_Text extract_.

┄┄┄┄┄┄┄┄┄┄┄┄┄┄┄┄┄┄┄┄

Multi-use stadium in Buenos Aires, Argentina

The Estadio Belgrano Athletic, popularly known as Virrey del Pino (as the name of the street where it is located on) is a stadium located in the Belgrano neighborhood of Buenos Aires, Argentina. It is owned and operated by Belgrano Athletic Club, and has a capacity of 500 spectators.

The stadium serves as BAC's home venue for its rugby union and cricket matches. In the past, Virrey del Pino also hosted football matches until 1916 when the club disaffiliated from AFA and abandoned the practise of the sport.

Having been acquired by the club in 1902, the stadium is one of the oldest sports venues in existence in the city of Buenos Aires.

== History ==
Soon after being established, Belgrano A.C. set its headquarters in the land located on Virrey del Pino and Superí streets, which was rented to the heirs of F. Chas. Nevertheless, the club would move after the owner forced it to buy the land. As Belgrano A.C. did not have the funds, they were evicted from it.

Between 1899 and 1902 Belgrano A.C. played their home matches in a field located on La Pampa and Melián streets close to Buenos Aires English High School, until the club acquired a land on Superí street to H. W. Roberts and Charles E. Dickinson (who were also members of the club and, in the case of Dickinson, a notable footballer for Belgrano and also the Argentina national team, having been the scorer of the Argentina's first goal ever. Roberts and Dickinson had bought the lands years ago and they offered it to the club at the same price of the purchase.

The stadium has a unique roof stand, with capacity for 500 spectators. The original wooden stand had been destroyed by fire, but the club built an exact replica of it, keeping the architectural style of the 1900s.

┄┄┄┄┄┄┄┄┄┄┄┄┄┄┄┄┄┄┄┄

[Spatial question listing]
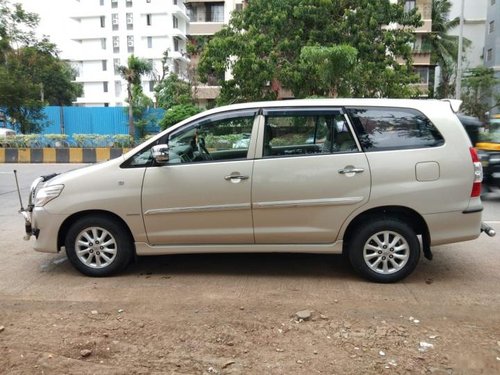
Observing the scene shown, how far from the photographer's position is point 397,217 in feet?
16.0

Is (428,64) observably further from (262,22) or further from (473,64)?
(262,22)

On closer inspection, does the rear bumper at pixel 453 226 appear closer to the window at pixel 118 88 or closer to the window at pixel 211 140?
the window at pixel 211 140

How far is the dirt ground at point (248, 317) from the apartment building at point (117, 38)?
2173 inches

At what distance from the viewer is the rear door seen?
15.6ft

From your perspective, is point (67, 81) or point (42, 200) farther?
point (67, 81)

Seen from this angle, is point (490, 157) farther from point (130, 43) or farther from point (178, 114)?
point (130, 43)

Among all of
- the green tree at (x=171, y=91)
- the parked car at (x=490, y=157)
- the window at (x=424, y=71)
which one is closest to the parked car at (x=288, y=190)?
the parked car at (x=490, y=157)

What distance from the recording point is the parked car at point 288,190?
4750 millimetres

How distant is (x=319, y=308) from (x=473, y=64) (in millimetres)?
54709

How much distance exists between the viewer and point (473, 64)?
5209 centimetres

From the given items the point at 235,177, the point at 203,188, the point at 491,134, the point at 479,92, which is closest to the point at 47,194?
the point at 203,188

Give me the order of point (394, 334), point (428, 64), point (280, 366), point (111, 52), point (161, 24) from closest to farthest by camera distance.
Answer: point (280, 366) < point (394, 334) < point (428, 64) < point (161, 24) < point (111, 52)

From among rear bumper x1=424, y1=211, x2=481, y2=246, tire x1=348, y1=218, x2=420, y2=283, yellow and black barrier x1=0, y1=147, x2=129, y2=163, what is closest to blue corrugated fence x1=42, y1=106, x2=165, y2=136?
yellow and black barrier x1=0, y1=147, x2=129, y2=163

┄┄┄┄┄┄┄┄┄┄┄┄┄┄┄┄┄┄┄┄

_To be done_.
a. Print everything in the stadium article from "The Estadio Belgrano" down to "of Buenos Aires.".
b. Name every street mentioned in the stadium article.
c. Continue the stadium article from its final sentence.

_Answers to each task_.
a.
The Estadio Belgrano Athletic, popularly known as Virrey del Pino (as the name of the street where it is located on) is a stadium located in the Belgrano neighborhood of Buenos Aires, Argentina. It is owned and operated by Belgrano Athletic Club, and has a capacity of 500 spectators.

The stadium serves as BAC's home venue for its rugby union and cricket matches. In the past, Virrey del Pino also hosted football matches until 1916 when the club disaffiliated from AFA and abandoned the practise of the sport.

Having been acquired by the club in 1902, the stadium is one of the oldest sports venues in existence in the city of Buenos Aires.

b. Virrey del Pino, Superí, La Pampa, Melián

c.
In early 1900s, the Belgrano A.C. field was venue of some domestic cups finals such as Copa de Competencia Jockey Club (hosted the 1907 and 1908 finals, both won by Alumni, which did not have an own field), and Copa de Honor Municipalidad de Buenos Aires in 1906, when Alumni beat Estudiantes de Buenos Aires 3–1 on 9 September.

On 3 May 1908 Boca Juniors played their first official game (in tournaments organised by AFA) at Virrey del Pino stadium. It was the first round of the 1908 Segunda División season, with the visitor defeating Belgrano A.C. II 3–1.

== Football matches ==
Apart from the home games of Belgrano Athletic, the venue hosted some finals of domestic and international cup competitions during the early 1900. They are listed below:

| Date | Event | Team 1 | Score | Team 2 |
|---|---|---|---|---|
| 8 Sep 1907 | 1907 Copa Jockey Club final | Alumni | 4–2 | Belgrano A.C. |
| 2 Aug 1908 | 1908 Copa Jockey Club final | Alumni | 5–0 | Argentino (Q) |
| 6 Sep 1908 | 1908 Tie Cup final | Alumni ARG | 4–0 | URU Wanderers |

== Cricket matches ==

The first recorded cricket match held at BAC's cricket ground came in 1912 when the Northern Suburbs played vs Marylebone Cricket Club, which was touring on South America. First-class cricket was first played there in 1927 when Argentina played the Marylebone Cricket Club. Five further first-class matches were played there, the last of which saw Argentina play Sir TEW Brinckman's XI in 1938.

Still in use to the present day, the ground held matches in the South American Championships and the Americas Championships in recent times, as well as hosting matches in the 2009 ICC World Cricket League Division Three. In February–March 2023, the ground played host to three Twenty20 International matches in the 2023 ICC Men's T20 World Cup Americas Qualifier Sub-regional Qualifier.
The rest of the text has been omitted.